* [Texto del ejercicio]
•••••

Hace tres años que no escribo así. El mundo sigue inspirándome pero solo anoto ideas. Nunca termino ningún texto. No publico nada. Durante mucho tiempo he asociado este bloqueo a la tormenta perfecta que me dejó sin padre, sin novio y sin trabajo en un lapso más o menos breve de tiempo. Tanta devastación debió robarme la confianza necesaria para escribir.
Sin embargo el tiempo fue pasando, me fui recuperando y mi rol de periodista y escritora incipiente nunca regresó. De pronto me sentía cómoda a la sombra de la conversación pública. Tampoco me veía exactamente como una víctima, sino como una ermitaña que vivía recuperándose de sus heridas y cuyos duros aprendizajes le conferían una preparación natural para el apocalipsis. Me sentía como si hubiera ido a la guerra y hubiera vuelto con gafas de sol y cara de póquer, con abrigos superpuestos y mandarinas en los bolsillos. Ahora veo aquella época de una forma distinta. Puede que me gustara verme como una vagabunda misteriosa o una actriz secundaria desaparecida — “¿Qué fue de Alba Muñoz?”—, pero solo era la versión actualizada de una mujer mediterránea en pleno duelo.
Durante aquella convalecencia descubrí el placer de otear los debates desde la barrera. Me divertía ser la voyeur de la valentía o la cobardía de otros en las redes sociales, leer sus textos y criticarlos cómodamente desde mi tiempo de reflexión extra. Me mantenía al tanto de todo sin recibir ni una onza de capital social, pero a coste cero. Sin duda, romper con la necesidad de decir cosas interesantes y tener una identidad digital que me gustara fue positivo para mí: la distancia me restó ansiedad y me aportó perspectiva. No obstante, hace tiempo que sé que estoy poniendo excusas. Lo que bloquea mi escritura no son mis duelos, sino algo más profundo, como si ahora tuviera más miedo a exponerme que nunca. Como si en vez de crecer y hacerme más fuerte me hubiera hecho más pequeña.
Lo que quiero decir es que nunca imaginé que fuese a romper mi bloqueo con un texto sobre maternidad. Es un tema que nunca me ha interesado especialmente. De hecho, mi única aportación reciente al respecto es que para muchas mujeres la maternidad está tan alejada de la realidad que se ha convertido en una fantasía sexual. Te gusta un hombre y fantaseas con un vientre redondo y duro, repleto de una combinación óptima de vuestros ADN. Te deleitas notando sus fluidos dentro de ti porque te recuerda la sangre, los órganos y esa peligrosa —y excitante— capacidad reproductiva tuya, un poder que se supone que tienes pero que en el fondo te parece un cuento de hadas. Pura habladuría.
“Otro día más de degradar a mi cuerpo enviando emails y rellenando excels cuando debería haber parido ya ocho veces”. Creo que esta frase sacada de los stories de una joven tuitera habla precisamente de esto. No es que la chica quiera tener ocho hijos, simplemente preferiría tener un trabajo con sentido y vivir sintiéndose más cerca de su cuerpo. Siempre que leo sus chistes sobre alienación laboral-digital pienso que esta chica ha entendido algo de lo que muchas nos dimos cuenta más tarde: algunas mujeres vivimos tan alejadas de nuestra anatomía —el cuerpo como traje articulado de nuestra identidad mental— que nuestros instintos se reducen a colocón biológico cada veintiocho días. Luego nos baja la regla o nos corremos y se nos pasa.

•••••

* [Datos proporcionados]
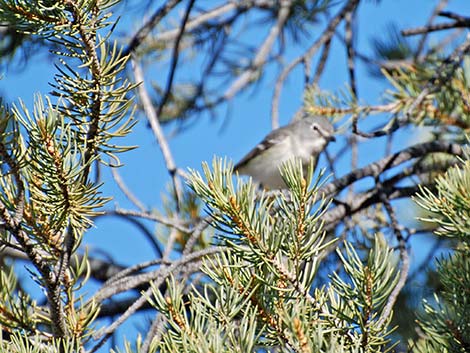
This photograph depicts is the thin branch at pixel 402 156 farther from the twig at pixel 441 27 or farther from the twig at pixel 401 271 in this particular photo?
the twig at pixel 441 27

•••••

* [Tareas]
a) Responde estas preguntas según el texto sobre el bloqueo de escritura:
(i) ¿Cuántos años hace que la autora no escribe así?
(ii) ¿Qué lleva en los bolsillos quien, según la comparación, vuelve de la guerra?
(iii) ¿Cuántas veces debería haber parido ya, según la frase de la joven tuitera?
b) Extrae del texto sobre el bloqueo de escritura el fragmento que va desde "Hace tres años" hasta "necesaria para escribir.", ambos incluidos.
c) Prolonga el texto sobre el bloqueo de escritura a partir de su última oración.
Los datos no tienen ninguna relación con el texto sobre el bloqueo de escritura.

* [Tus respuestas]
a)
(i) Tres años.
(ii) Mandarinas.
(iii) Ocho veces.

b)
Hace tres años que no escribo así. El mundo sigue inspirándome pero solo anoto ideas. Nunca termino ningún texto. No publico nada. Durante mucho tiempo he asociado este bloqueo a la tormenta perfecta que me dejó sin padre, sin novio y sin trabajo en un lapso más o menos breve de tiempo. Tanta devastación debió robarme la confianza necesaria para escribir.

c)
Por supuesto, he intentado sabotear este texto. El mundo no necesita otro ensayo en primera persona escrito con perspectiva de género sobre un tema cíclico que vuelve a estar de moda (¿o es un texto de no ficción escrito por una mujer sobre un tema universal?). En cualquier caso, lo que me impulsa a escribir rápido después de tres años no es ninguna teoría jugosa, sino —y diría que esto me sucede por primera vez— la necesidad de saber lo que pienso, que diría Joan Didion. Pero con una diferencia: este texto no contiene una opinión, sino una decisión.
Desde que aquella mañana me fui de casa de A., todo empezó a precipitarse. Mis días se volvieron extremos y adquirieron los rasgos de una película de acción. Carreras por la ciudad (llegaba tarde por haber estado llorando o por haber perdido la noción del tiempo con algún pensamiento repetitivo), dramáticas heridas en el brazo (mi gato no lleva bien mi estrés) y una tensión atmosférica que iba en claro aumento. Por un lado estaba la relación con mi amiga, que parecía desintegrarse ante mis ojos, y por otro la repentina necesidad de decidir cómo iba a vivir hasta que muriera.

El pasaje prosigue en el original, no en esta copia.